Nesse roteiro me impressionou sobretudo a presença dos Soteropolitanos, de todas as idades, e representando a multitude racial e cultural da cidade. A valorização do lugar pelo povo do lugar é um aspecto fundamental. E ao se assistir os muitos depoimentos e retratos da evolução histórica e cultural mais recente da cidade, o que se percebe fundamentalmente é essa apropriação e orgulho do nosso povo pela nossa diversidade e diferenciação.
Orgulho esse que parece potencializar o poder criativo e o empreendedorismo em diversas áreas como a culinária, o design, a moda e a produção artística e cultural.
Isso tudo com um nível de qualidade e diferenciação fantásticos, fazendo com que a Cidade da Bahia escape da “pasteurização” dos “Time Out Markets”, e da aparência de verdadeiros parques temáticos que encontramos em várias outras cidades turísticas pelo mundo afora.

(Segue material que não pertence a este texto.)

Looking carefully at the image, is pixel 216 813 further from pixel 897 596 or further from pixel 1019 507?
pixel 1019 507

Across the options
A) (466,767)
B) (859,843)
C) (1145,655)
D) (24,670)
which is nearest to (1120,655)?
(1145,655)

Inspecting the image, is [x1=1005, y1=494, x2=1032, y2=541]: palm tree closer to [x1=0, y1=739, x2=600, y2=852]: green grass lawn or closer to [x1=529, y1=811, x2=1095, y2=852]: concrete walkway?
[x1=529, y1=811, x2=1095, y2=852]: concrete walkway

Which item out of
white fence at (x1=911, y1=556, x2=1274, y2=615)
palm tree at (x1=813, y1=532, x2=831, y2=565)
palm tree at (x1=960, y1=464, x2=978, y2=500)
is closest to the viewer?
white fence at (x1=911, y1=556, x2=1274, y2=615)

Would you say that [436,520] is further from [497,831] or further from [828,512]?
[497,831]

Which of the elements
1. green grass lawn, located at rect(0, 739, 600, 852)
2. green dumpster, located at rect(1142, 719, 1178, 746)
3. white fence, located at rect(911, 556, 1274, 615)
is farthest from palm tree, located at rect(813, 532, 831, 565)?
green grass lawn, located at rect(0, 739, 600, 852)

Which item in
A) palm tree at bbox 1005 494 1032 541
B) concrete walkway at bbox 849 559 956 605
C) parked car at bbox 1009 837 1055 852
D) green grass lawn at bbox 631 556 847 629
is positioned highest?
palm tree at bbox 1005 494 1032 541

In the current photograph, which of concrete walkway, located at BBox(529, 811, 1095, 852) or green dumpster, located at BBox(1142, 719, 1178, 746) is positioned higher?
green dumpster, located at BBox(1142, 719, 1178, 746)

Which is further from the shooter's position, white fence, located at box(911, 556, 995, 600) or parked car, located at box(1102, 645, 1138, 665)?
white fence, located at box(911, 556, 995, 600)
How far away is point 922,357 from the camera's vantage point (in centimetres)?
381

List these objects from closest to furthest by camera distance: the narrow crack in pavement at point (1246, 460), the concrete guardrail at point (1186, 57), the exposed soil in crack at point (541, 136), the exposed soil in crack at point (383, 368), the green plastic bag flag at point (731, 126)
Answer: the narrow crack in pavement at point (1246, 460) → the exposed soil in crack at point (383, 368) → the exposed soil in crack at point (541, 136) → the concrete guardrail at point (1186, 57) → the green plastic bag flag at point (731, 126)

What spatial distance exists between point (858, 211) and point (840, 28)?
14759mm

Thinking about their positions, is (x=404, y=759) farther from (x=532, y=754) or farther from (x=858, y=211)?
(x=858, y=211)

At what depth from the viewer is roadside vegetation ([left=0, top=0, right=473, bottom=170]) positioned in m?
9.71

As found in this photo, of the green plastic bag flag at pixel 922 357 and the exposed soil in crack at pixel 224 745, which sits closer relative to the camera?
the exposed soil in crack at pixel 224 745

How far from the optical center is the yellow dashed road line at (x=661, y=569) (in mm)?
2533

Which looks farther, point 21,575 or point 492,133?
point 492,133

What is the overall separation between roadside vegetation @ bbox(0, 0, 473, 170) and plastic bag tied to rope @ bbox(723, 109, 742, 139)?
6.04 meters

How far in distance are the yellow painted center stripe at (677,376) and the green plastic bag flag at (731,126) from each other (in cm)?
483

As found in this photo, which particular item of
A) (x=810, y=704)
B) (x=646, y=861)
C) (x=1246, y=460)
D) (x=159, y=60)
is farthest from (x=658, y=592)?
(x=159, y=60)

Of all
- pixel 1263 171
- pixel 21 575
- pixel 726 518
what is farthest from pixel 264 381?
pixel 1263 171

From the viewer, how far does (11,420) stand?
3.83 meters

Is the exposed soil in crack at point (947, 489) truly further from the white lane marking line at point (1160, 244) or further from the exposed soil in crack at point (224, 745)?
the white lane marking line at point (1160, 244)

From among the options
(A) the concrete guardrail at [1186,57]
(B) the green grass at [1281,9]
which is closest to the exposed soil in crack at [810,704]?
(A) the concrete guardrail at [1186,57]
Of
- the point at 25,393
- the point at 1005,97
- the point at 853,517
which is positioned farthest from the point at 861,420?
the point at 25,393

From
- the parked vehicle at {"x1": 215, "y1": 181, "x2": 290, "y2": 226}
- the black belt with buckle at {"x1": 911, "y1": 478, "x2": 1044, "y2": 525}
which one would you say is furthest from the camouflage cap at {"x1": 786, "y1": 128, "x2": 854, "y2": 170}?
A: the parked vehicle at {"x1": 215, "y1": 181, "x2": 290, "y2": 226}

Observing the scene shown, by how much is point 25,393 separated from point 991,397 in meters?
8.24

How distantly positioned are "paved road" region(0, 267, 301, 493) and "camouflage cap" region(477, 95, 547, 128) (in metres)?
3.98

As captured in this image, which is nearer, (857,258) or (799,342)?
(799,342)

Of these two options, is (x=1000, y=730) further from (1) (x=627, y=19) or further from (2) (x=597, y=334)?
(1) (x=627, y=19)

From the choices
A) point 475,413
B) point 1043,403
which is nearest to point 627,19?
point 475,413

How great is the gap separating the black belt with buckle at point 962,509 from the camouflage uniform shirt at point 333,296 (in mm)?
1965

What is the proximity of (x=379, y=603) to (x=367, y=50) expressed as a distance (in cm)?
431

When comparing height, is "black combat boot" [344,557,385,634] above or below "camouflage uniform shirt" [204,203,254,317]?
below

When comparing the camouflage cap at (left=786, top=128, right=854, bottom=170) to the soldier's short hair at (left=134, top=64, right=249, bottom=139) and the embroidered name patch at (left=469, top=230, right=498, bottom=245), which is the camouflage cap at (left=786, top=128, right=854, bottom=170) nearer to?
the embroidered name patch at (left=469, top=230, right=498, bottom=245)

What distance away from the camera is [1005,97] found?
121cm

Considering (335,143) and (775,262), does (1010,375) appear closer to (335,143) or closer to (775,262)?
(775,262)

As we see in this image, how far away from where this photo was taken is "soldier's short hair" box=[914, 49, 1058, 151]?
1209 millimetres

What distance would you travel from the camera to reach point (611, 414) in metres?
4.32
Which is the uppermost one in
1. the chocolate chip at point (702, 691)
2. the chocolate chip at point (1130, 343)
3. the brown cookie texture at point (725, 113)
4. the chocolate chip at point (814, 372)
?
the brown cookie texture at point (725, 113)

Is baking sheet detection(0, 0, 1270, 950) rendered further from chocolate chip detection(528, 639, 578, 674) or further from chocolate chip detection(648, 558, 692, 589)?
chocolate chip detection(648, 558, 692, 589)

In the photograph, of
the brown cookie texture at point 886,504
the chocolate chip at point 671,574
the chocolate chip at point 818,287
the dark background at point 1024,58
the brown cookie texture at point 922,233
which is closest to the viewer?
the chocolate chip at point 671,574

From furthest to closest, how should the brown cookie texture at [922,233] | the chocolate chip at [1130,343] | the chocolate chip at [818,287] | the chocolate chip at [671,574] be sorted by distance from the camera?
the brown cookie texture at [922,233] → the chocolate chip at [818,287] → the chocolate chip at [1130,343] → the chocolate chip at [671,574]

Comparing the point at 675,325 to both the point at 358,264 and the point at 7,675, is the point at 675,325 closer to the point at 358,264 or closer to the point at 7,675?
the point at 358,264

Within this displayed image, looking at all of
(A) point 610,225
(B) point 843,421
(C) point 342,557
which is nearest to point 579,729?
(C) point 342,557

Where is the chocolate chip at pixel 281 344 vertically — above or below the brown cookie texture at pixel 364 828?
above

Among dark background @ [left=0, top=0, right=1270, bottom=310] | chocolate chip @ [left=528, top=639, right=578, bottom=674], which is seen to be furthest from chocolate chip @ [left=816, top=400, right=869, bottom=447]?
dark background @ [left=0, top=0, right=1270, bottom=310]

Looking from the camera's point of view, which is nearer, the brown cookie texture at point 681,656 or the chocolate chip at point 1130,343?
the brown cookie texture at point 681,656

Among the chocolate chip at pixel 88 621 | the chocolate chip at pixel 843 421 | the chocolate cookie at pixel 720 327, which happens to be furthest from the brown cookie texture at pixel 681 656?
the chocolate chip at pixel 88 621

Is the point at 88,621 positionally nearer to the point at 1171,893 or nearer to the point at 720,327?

Uma questão surge a partir das minhas andanças e observações, e foi objeto de diversas conversas e reflexões sobre a diferenciação da cidade: o que faz de Salvador única, é mais a miscigenação, o sincretismo, do que propriamente a herança da negritude em si? Na voz do poeta, a loucura está na mistura.
Assim enxergo o movimento Salvador Capital Afro como um ponto de partida, uma referência que nos permite valorizar também, e cada vez mais, as diversas origens e facetas dessa cultura vibrante e original.
Esse texto é um pequeno testemunho e um convite a todos aqueles, baianos ou não, que tenham a curiosidade de presenciar algo tão importante como esse processo de reconexão de uma cidade consigo mesma, e o imenso e pouco óbvio potencial de geração de valor econômico para a população e os empreendedores que catapultarem esse potencial em negócios.
Tem que abrir a cabeça, como se diz aqui, vir com fé, ir a pé e entronizar uma certa “baianidade nagô”. Se permitir apreciar não o perfeito, mas o único dessa experiência.